In the car, Crew grabbed my hand. "You need sleep. You're growing a human. You can't survive on four hours."

"I'll sleep tomorrow. Tonight Maya needed us."

"I know. But Harper, you have to take care of yourself too. The baby—"

"The baby is fine. I'm fine. Maya is not fine. Priorities."

He drove home in silence. In bed, I couldn't sleep. Kept thinking about Maya's face when she'd answered the door. The fear. The betrayal. The uncertainty of whether her career was ending.

"You're not sleeping," Crew observed.

"Can't stop thinking about Maya."

"She's going to be okay. We're going to help her."

"What if we can't? What if Garrett really did cover his tracks perfectly?"

"Then we find another way. But Harper, you can't fix everything. Sometimes you just have to show up and let things play out."

"I hate that."

"I know. But it's true anyway."

I put Crew's hand on my stomach, where the baby—now the size of an avocado—was allegedly growing even though I couldn't feel anything yet.
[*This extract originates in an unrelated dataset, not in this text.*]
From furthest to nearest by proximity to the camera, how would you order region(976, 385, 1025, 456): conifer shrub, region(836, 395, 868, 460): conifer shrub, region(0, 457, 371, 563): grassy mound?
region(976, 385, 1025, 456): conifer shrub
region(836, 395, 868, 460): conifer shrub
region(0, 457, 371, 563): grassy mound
"Our kid is going to have the best aunt," I said. "Maya's going to spoil them rotten."

"If Maya still has a job by the time the baby comes."

"She will. We're going to make sure of it."

Crew kissed my forehead. "You're a good friend. Even when it's inconvenient. Even when it's the middle of the night and you should be sleeping."

"Maya would do the same."

"I know. That's why you're both exhausting to love."

"But worth it?"

"But worth it."

I fell asleep thinking about tomorrow's meeting with Jennifer Mills. About finding evidence. About proving Maya's innocence.